Data section »
§ §
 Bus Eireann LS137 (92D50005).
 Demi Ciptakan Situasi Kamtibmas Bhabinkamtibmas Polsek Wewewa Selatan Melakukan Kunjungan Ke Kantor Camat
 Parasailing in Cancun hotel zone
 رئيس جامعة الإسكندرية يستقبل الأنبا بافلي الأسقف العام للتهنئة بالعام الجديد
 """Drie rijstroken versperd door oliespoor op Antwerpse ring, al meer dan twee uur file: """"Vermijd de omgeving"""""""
§ §
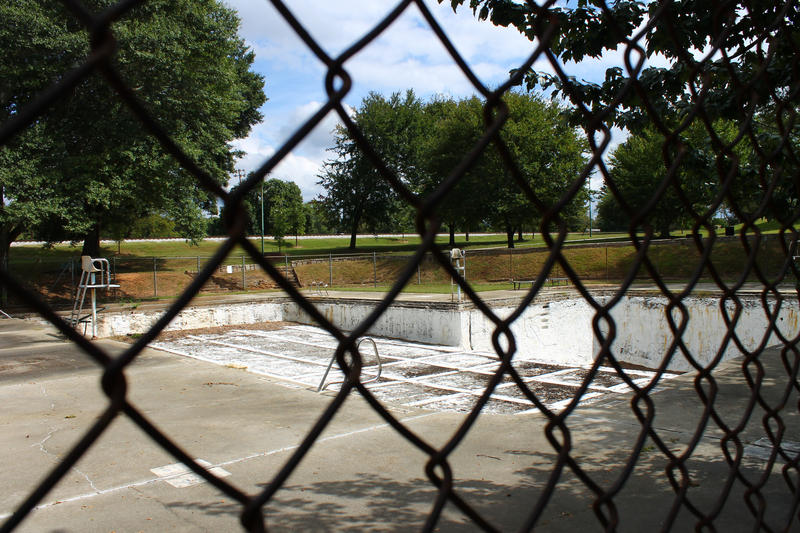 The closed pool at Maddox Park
§ §
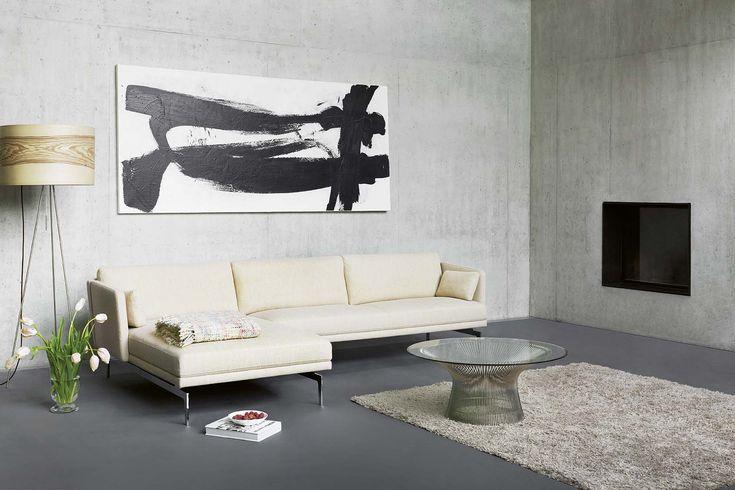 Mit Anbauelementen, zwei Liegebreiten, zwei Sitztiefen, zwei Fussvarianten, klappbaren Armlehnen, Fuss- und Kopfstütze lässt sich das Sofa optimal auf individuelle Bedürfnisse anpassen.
§ §
Task details » Only one part of the material above is to be transcribed, namely the lines starting with the line that has "Bus Eireann LS137 (92D50005)." and going on through the line that has "rijstroken versperd door", exactly as they stand.

Result of the exercise »
 Bus Eireann LS137 (92D50005).
 Demi Ciptakan Situasi Kamtibmas Bhabinkamtibmas Polsek Wewewa Selatan Melakukan Kunjungan Ke Kantor Camat
 Parasailing in Cancun hotel zone
 رئيس جامعة الإسكندرية يستقبل الأنبا بافلي الأسقف العام للتهنئة بالعام الجديد
 """Drie rijstroken versperd door oliespoor op Antwerpse ring, al meer dan twee uur file: """"Vermijd de omgeving"""""""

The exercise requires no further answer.